GIVEN DATA ▸
* * * * * * *

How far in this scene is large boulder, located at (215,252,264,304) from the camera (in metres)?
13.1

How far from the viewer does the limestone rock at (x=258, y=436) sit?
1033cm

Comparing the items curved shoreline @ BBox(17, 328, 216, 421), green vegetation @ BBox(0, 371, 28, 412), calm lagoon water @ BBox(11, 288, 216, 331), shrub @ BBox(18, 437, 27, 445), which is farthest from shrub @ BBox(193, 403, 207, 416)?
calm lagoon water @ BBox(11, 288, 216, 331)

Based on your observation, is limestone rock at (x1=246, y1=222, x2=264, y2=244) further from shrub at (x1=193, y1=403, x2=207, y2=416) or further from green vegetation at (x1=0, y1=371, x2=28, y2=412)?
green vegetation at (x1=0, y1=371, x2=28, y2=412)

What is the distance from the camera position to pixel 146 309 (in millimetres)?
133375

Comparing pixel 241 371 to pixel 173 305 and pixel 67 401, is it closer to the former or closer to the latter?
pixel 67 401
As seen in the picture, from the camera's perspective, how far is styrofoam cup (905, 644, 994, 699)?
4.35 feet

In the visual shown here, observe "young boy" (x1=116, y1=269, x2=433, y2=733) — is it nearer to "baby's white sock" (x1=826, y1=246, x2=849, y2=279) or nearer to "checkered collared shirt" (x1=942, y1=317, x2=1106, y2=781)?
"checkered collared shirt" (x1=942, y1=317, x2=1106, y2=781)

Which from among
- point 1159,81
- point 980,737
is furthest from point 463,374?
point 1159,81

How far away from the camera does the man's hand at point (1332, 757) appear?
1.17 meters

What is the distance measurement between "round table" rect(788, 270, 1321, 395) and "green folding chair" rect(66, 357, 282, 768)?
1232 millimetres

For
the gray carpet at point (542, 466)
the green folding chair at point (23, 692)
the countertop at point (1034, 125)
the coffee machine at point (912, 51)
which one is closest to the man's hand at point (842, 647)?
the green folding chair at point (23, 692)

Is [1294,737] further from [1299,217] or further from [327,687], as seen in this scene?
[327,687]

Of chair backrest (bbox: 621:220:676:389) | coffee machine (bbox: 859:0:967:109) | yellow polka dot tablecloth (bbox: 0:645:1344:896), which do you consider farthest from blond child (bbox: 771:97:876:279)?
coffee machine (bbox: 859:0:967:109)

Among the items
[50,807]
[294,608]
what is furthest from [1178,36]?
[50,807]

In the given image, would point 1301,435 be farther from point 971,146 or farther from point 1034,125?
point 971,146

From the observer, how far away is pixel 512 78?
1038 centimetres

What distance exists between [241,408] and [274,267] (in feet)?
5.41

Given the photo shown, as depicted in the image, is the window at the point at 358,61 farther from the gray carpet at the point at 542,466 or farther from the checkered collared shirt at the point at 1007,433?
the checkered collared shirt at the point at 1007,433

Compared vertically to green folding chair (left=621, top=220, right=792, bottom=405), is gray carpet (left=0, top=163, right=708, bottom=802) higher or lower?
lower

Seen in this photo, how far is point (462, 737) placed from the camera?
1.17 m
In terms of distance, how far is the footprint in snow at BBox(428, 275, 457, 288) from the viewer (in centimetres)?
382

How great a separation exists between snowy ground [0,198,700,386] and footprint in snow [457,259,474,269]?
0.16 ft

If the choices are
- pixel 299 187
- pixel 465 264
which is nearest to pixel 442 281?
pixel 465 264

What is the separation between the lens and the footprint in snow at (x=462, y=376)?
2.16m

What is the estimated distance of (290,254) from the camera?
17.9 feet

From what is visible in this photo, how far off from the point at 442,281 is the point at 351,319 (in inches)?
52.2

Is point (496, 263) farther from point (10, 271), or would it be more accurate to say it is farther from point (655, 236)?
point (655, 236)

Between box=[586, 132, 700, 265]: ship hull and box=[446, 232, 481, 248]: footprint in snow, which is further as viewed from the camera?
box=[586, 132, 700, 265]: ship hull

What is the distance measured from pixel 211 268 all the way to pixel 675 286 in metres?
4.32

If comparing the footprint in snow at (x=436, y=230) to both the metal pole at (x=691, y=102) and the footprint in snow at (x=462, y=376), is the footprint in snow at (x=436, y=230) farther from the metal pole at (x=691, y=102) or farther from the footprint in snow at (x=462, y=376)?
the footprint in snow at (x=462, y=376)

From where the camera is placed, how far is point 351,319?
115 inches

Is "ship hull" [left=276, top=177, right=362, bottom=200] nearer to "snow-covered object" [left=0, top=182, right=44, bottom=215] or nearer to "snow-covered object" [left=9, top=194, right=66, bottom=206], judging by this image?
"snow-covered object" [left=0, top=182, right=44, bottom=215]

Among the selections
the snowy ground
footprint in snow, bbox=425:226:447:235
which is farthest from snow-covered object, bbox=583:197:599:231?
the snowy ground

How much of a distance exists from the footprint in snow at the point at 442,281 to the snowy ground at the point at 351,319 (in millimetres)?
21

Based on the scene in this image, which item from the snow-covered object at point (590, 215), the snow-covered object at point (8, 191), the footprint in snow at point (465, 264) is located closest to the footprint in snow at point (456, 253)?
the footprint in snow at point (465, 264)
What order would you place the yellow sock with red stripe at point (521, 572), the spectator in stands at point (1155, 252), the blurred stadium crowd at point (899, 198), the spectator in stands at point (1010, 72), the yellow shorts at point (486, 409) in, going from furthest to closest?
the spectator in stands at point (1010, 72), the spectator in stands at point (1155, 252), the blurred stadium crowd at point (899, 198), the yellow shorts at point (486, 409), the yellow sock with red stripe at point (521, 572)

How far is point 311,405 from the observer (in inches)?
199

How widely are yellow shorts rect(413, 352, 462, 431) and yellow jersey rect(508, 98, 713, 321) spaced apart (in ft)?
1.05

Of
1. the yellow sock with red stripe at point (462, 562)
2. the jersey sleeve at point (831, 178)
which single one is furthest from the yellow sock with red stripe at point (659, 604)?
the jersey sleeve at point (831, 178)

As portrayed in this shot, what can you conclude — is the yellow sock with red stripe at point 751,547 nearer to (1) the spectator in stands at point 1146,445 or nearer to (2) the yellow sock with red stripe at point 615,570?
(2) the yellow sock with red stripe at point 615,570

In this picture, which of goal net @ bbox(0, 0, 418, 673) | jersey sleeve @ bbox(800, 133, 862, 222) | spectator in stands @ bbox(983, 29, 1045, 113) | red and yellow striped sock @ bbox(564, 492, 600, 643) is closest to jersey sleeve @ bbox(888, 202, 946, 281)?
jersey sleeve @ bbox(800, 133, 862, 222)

* * * * * * *

WRITTEN REQUEST ▸ Show the data once more, exactly as it was written.

THE RESPONSE ▸
How far in this scene is large boulder, located at (215,252,264,304) from the camera (in metres)?
13.1

How far from the viewer does the limestone rock at (x=258, y=436) sit?
1033cm

Comparing the items curved shoreline @ BBox(17, 328, 216, 421), green vegetation @ BBox(0, 371, 28, 412), calm lagoon water @ BBox(11, 288, 216, 331), shrub @ BBox(18, 437, 27, 445), which is farthest from shrub @ BBox(193, 403, 207, 416)?
calm lagoon water @ BBox(11, 288, 216, 331)

Based on your observation, is limestone rock at (x1=246, y1=222, x2=264, y2=244) further from shrub at (x1=193, y1=403, x2=207, y2=416) or further from green vegetation at (x1=0, y1=371, x2=28, y2=412)?
green vegetation at (x1=0, y1=371, x2=28, y2=412)

What is the distance from the camera position to pixel 146 309 (in millimetres)?
133375

Comparing pixel 241 371 to pixel 173 305 and pixel 67 401, is it closer to the former or closer to the latter?
pixel 67 401
As seen in the picture, from the camera's perspective, how far is styrofoam cup (905, 644, 994, 699)?
4.35 feet

In the visual shown here, observe "young boy" (x1=116, y1=269, x2=433, y2=733) — is it nearer to "baby's white sock" (x1=826, y1=246, x2=849, y2=279) or nearer to "checkered collared shirt" (x1=942, y1=317, x2=1106, y2=781)?
"checkered collared shirt" (x1=942, y1=317, x2=1106, y2=781)

Which from among
- point 1159,81
- point 980,737
is furthest from point 463,374?
point 1159,81

How far away from the camera does the man's hand at point (1332, 757) appear?
1.17 meters

What is the distance measurement between "round table" rect(788, 270, 1321, 395) and "green folding chair" rect(66, 357, 282, 768)?
1232 millimetres

For
the gray carpet at point (542, 466)
the green folding chair at point (23, 692)
the countertop at point (1034, 125)
the coffee machine at point (912, 51)
which one is closest to the man's hand at point (842, 647)?
the green folding chair at point (23, 692)

Is [1294,737] further from [1299,217] or further from [327,687], as seen in this scene?
[327,687]

Of chair backrest (bbox: 621:220:676:389) | coffee machine (bbox: 859:0:967:109) | yellow polka dot tablecloth (bbox: 0:645:1344:896), which do you consider farthest from blond child (bbox: 771:97:876:279)?
coffee machine (bbox: 859:0:967:109)

Among the items
[50,807]
[294,608]
what is furthest from [1178,36]?
[50,807]

In the given image, would point 1301,435 be farther from point 971,146 or farther from point 1034,125?
point 971,146

From the observer, how far away is pixel 512 78?
1038 centimetres

What distance exists between [241,408] and [274,267] (in feet)?
5.41

Given the photo shown, as depicted in the image, is the window at the point at 358,61 farther from the gray carpet at the point at 542,466 or farther from the checkered collared shirt at the point at 1007,433?
the checkered collared shirt at the point at 1007,433

Compared vertically to green folding chair (left=621, top=220, right=792, bottom=405), is gray carpet (left=0, top=163, right=708, bottom=802) higher or lower?
lower

Seen in this photo, how far is point (462, 737) placed from the camera?
1.17 m
In terms of distance, how far is the footprint in snow at BBox(428, 275, 457, 288) from the viewer (in centimetres)?
382

How great a separation exists between snowy ground [0,198,700,386] and footprint in snow [457,259,474,269]?
0.16 ft

If the choices are
- pixel 299 187
- pixel 465 264
which is nearest to pixel 442 281?
pixel 465 264

What is the separation between the lens and the footprint in snow at (x=462, y=376)?
2.16m

What is the estimated distance of (290,254) from the camera?
17.9 feet

From what is visible in this photo, how far off from the point at 442,281 is the point at 351,319 (in inches)?
52.2

Is point (496, 263) farther from point (10, 271), or would it be more accurate to say it is farther from point (655, 236)?
point (655, 236)

Between box=[586, 132, 700, 265]: ship hull and box=[446, 232, 481, 248]: footprint in snow, which is further as viewed from the camera?
box=[586, 132, 700, 265]: ship hull

What is the distance measured from pixel 211 268 all the way to pixel 675 286 in metres?
4.32

If comparing the footprint in snow at (x=436, y=230) to both the metal pole at (x=691, y=102) and the footprint in snow at (x=462, y=376), is the footprint in snow at (x=436, y=230) farther from the metal pole at (x=691, y=102) or farther from the footprint in snow at (x=462, y=376)?
the footprint in snow at (x=462, y=376)

From where the camera is placed, how far is point 351,319?
115 inches

Is "ship hull" [left=276, top=177, right=362, bottom=200] nearer to "snow-covered object" [left=0, top=182, right=44, bottom=215] or nearer to "snow-covered object" [left=9, top=194, right=66, bottom=206], judging by this image?
"snow-covered object" [left=0, top=182, right=44, bottom=215]

Among the selections
the snowy ground
footprint in snow, bbox=425:226:447:235
which is farthest from snow-covered object, bbox=583:197:599:231?
the snowy ground

How much of a distance exists from the footprint in snow at the point at 442,281 to the snowy ground at the point at 351,319 (in millimetres)?
21

Based on the scene in this image, which item from the snow-covered object at point (590, 215), the snow-covered object at point (8, 191), the footprint in snow at point (465, 264) is located closest to the footprint in snow at point (456, 253)?
the footprint in snow at point (465, 264)
What order would you place the yellow sock with red stripe at point (521, 572), the spectator in stands at point (1155, 252), the blurred stadium crowd at point (899, 198), the spectator in stands at point (1010, 72), the yellow shorts at point (486, 409) in, going from furthest to closest?
the spectator in stands at point (1010, 72), the spectator in stands at point (1155, 252), the blurred stadium crowd at point (899, 198), the yellow shorts at point (486, 409), the yellow sock with red stripe at point (521, 572)

How far is point 311,405 from the observer (in inches)?
199

How widely are yellow shorts rect(413, 352, 462, 431) and yellow jersey rect(508, 98, 713, 321) spaced apart (in ft)?
1.05

Of
1. the yellow sock with red stripe at point (462, 562)
2. the jersey sleeve at point (831, 178)
which single one is furthest from the yellow sock with red stripe at point (659, 604)?
the jersey sleeve at point (831, 178)

As portrayed in this shot, what can you conclude — is the yellow sock with red stripe at point 751,547 nearer to (1) the spectator in stands at point 1146,445 or nearer to (2) the yellow sock with red stripe at point 615,570?
(2) the yellow sock with red stripe at point 615,570

In this picture, which of goal net @ bbox(0, 0, 418, 673) | jersey sleeve @ bbox(800, 133, 862, 222) | spectator in stands @ bbox(983, 29, 1045, 113) | red and yellow striped sock @ bbox(564, 492, 600, 643) is closest to jersey sleeve @ bbox(888, 202, 946, 281)?
jersey sleeve @ bbox(800, 133, 862, 222)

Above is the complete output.